An alumnus of the Interlochen Center for the Arts summer programs, he holds Bachelor of Music degrees from the classical departments of both Michigan State University (US- Clarinet Performance), and the Conservatorium van Amsterdam (NL- Bass Clarinet). Jason is currently pursuing a Master's of Music in creative improvisation in the jazz department of the ArtEZ Conservatorium (NL) and has also directed a significant amount of his studies towards computer/electronic music, ethnomusicology, and audio engineering. His teachers and instructors have included Richard Alder, Richard Hawkins, Kimberly Cole, Andrew Harwood, Frank Ell, Erik van Deuren, Yaniv Nachum, Michael Lowenstern, David Krakauer, Ernesto Molinari, Frank Gratkowski, Claudio Puntin, Wilbert de Joode, Michael Vatcher, and Michael Moore.
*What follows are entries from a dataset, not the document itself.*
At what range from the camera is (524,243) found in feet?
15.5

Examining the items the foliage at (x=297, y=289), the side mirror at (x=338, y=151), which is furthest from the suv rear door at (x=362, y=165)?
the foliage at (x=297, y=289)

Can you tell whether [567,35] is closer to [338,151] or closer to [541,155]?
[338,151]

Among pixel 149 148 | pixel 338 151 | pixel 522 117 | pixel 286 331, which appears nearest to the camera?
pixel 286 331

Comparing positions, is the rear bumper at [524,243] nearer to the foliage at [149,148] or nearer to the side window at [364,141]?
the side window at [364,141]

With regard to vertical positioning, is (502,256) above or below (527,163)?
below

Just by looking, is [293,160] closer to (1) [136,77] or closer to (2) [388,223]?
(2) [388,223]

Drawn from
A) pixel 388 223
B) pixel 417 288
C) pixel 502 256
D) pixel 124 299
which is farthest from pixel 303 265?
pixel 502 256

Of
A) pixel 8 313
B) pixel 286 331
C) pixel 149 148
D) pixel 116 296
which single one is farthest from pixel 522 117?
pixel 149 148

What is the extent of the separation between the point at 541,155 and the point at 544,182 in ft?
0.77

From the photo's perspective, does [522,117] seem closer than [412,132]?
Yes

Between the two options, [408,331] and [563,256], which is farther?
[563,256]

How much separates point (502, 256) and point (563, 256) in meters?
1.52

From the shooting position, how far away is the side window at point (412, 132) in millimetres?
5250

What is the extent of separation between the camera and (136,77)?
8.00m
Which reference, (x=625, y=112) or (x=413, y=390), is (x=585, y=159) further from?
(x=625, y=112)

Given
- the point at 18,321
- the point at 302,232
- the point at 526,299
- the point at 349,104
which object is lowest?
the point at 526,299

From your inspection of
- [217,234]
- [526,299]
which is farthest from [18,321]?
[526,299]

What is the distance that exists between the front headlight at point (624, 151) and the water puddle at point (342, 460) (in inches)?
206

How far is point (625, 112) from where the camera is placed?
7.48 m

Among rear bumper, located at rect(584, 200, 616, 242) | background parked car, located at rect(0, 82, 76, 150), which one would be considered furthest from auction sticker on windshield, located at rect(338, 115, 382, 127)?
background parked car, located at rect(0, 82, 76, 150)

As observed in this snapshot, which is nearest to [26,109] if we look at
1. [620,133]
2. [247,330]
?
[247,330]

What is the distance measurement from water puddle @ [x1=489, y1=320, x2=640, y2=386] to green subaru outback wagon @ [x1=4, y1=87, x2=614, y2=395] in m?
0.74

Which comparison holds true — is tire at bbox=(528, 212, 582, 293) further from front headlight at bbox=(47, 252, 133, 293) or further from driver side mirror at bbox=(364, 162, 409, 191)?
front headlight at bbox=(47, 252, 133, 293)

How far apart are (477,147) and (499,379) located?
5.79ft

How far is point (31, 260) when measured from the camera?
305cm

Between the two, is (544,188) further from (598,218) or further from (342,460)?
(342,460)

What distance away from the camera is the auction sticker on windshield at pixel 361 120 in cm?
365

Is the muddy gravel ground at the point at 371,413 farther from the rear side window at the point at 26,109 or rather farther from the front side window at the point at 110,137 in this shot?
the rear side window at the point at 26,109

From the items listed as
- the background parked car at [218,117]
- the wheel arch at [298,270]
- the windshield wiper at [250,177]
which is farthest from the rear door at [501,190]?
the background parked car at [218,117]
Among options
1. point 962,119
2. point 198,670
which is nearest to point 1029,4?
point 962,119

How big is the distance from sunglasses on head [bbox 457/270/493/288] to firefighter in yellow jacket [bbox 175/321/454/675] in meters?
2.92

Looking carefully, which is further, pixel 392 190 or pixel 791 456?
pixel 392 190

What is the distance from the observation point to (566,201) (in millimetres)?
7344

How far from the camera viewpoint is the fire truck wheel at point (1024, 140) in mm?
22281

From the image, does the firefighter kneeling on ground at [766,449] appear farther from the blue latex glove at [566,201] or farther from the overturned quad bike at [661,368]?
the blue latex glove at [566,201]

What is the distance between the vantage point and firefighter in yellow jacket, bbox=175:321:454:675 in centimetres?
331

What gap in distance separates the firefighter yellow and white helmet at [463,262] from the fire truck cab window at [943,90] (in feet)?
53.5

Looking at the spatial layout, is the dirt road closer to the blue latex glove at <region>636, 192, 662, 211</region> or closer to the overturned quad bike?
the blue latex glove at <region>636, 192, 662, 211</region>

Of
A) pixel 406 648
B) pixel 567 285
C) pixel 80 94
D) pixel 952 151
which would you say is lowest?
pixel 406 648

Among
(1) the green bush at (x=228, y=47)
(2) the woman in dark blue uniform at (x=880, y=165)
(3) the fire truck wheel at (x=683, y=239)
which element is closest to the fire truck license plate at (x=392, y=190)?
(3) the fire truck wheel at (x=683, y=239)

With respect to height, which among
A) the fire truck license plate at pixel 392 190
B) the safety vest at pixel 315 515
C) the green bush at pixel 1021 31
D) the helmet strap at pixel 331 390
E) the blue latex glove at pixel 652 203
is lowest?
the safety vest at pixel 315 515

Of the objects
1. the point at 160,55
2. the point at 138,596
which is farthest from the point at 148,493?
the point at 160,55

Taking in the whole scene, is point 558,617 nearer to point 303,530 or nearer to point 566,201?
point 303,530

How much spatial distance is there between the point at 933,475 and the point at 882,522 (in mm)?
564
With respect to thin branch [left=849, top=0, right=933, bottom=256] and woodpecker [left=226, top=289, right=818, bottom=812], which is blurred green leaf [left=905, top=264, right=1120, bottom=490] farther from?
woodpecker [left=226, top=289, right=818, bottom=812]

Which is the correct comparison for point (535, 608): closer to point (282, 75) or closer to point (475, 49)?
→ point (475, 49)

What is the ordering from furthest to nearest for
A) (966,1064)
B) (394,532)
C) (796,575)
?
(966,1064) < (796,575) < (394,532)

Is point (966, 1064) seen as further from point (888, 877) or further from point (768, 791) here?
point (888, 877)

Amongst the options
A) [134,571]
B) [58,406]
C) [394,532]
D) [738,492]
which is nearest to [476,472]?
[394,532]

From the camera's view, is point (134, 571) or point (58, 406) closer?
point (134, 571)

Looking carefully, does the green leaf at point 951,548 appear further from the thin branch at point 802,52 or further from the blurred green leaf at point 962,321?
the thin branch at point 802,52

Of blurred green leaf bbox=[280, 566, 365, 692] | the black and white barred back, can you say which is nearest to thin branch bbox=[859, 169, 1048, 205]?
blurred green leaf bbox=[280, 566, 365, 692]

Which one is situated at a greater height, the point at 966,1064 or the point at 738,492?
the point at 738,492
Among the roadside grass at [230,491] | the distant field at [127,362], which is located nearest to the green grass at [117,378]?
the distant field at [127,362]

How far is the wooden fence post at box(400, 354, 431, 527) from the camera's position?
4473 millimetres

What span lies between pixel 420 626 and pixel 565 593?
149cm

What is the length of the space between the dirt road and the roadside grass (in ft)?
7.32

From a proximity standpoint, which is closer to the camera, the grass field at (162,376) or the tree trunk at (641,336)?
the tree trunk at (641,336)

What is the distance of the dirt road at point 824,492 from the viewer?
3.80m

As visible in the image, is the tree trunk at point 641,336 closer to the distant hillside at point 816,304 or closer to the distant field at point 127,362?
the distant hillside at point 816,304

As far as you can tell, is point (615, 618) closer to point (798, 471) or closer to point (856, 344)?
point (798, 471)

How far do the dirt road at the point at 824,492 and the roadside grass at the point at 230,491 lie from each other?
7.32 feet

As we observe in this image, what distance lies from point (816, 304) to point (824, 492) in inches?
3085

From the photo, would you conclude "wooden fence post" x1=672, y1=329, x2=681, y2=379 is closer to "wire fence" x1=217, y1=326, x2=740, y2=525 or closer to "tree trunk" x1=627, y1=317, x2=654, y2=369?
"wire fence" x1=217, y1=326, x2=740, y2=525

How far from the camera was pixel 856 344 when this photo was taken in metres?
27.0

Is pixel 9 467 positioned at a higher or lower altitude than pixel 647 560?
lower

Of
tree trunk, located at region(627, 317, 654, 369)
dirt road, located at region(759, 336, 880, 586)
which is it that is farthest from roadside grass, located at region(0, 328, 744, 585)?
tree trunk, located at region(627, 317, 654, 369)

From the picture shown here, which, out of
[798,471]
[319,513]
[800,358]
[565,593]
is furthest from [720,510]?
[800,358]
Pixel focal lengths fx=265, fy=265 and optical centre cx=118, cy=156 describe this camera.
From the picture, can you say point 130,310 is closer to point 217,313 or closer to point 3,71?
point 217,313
He also studied electronic and computer music with Mark Sullivan, live electronics and Max/MSP with Jos Zwaanenburg, and both the classical reading and jazz improvisation tracts of Advanced Rhythm/Contemporary Music through Non Western Techniques (South Indian classical Karnatic music) with Jos Zwaanenburg and Rafael Reina.

He has performed in the Berliner Philharmonie, at the International Gaudeamus Muziekweek in Amsterdam's Muziekgebouw in 2006 & 2009, as well as the 2008 & 2010 Internationale Saxofoonweek in Amsterdam. In 2009 he attended the IMPULS International Ensemble- and Composers-Academy for Contemporary Music in Austria where he worked with members of Klangforum Wien, as well as premiering three pieces in the groundbreaking MELE (Motion Enabled Live Electronics) concert, which resulted in a paper being accepted to the 2009 Sound and Music Computing Conference. In addition, Jason produces in various genres of electronic and electro-acoustic music as a member of the collective TransformersDetroit, including a piece for bass clarinet and electronics, A'd amssong, and with hip-hop producer Das. Past projects include playing bass guitar, saxophones, clarinets, or electronics in various bands including Exchange Bureau, June Ruin, and Spinfist.

In addition to teaching clarinet and saxophone lessons, with Sonido 13 he also gives workshops on non-idiomatic improvisation. Jason is also a skilled recording engineer and editor, and operates a small recording business, N&K Music and Audio, out of the Detroit and Amsterdam areas. Beginning his training working in the Recording Services department while studying at MSU, he has over 10 years of experience specializing in live concert and solo to mid-sized ensemble studio recordings. He has engineered recordings for numerous solo, chamber ensemble, band, orchestra, and choral events in southeast Michigan and Amsterdam, as well as his own classical and stage band recordings.